Do outside sales employees need to be paid on a salary basis?
No. Unlike most other FLSA exemptions, the outside sales exemption does not require that the employee be paid on a salary basis.
Are commission-only outside sales reps exempt from overtime?
Yes. If a commission-only outside sales employee meets the primary duty test and the location test (regularly working away from the office), they are exempt from overtime.
Can remote workers qualify under the outside sales exemption?
Only if their sales work is primarily performed away from any fixed office, including their home office, through activities like visiting customers or generating sales leads in person.
How does outside sales differ from inside sales under FLSA?
Outside sales requires the primary duty of selling to be performed away from the employer’s place of business, whereas inside sales involves selling primarily from the office via phone or internet.

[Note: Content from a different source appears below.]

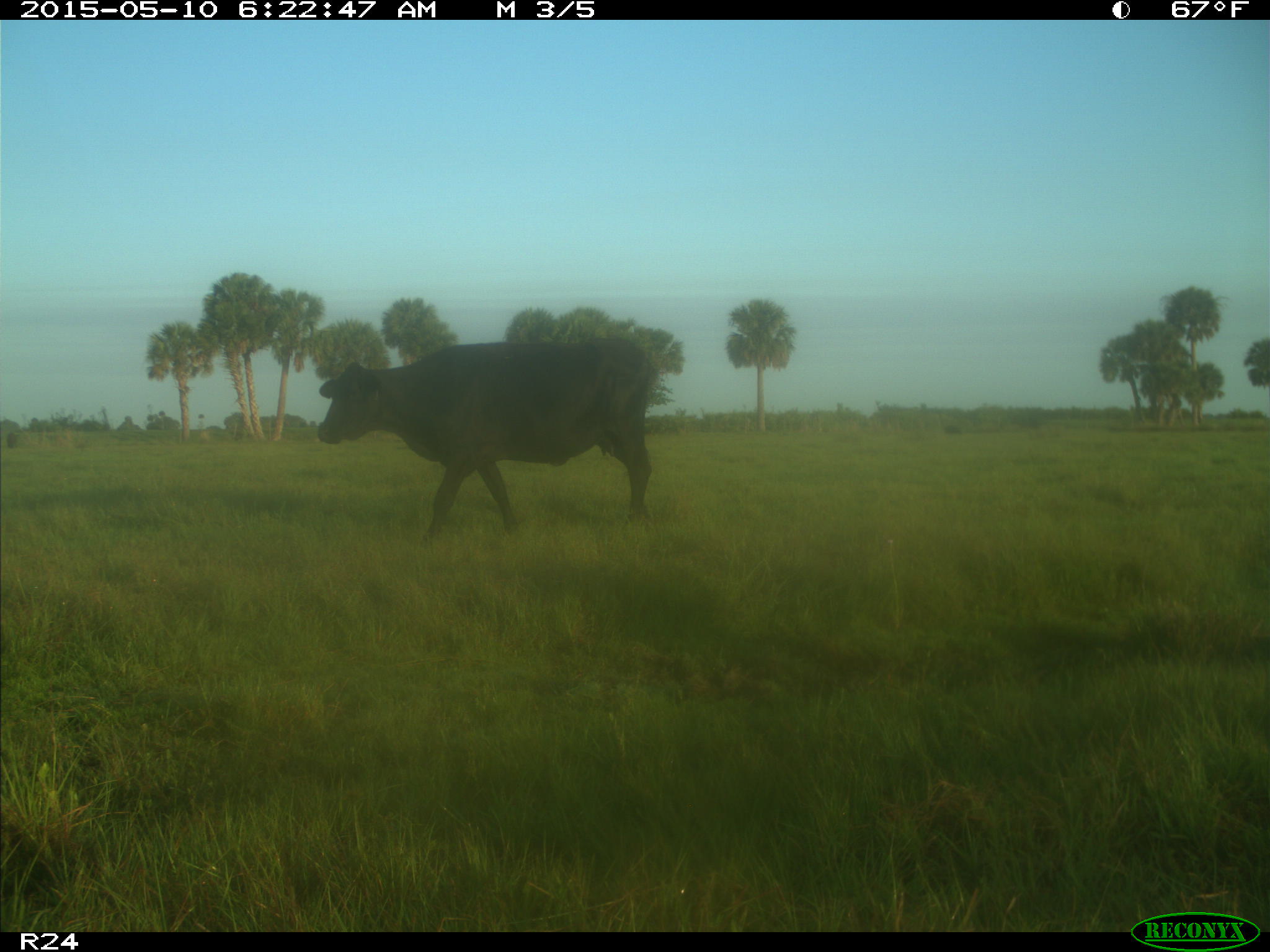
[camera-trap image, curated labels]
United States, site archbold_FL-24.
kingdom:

What documentation should employers keep to prove exemption?
Employers should keep detailed job descriptions that specify “primary duty” and sales activity logs that verify the employee is regularly working away from the office.
What happens if an employer misclassifies outside sales employees?
The employer is subject to lawsuits, payment of all accrued overtime (back pay), and often liquidated damages (doubling the back pay penalty).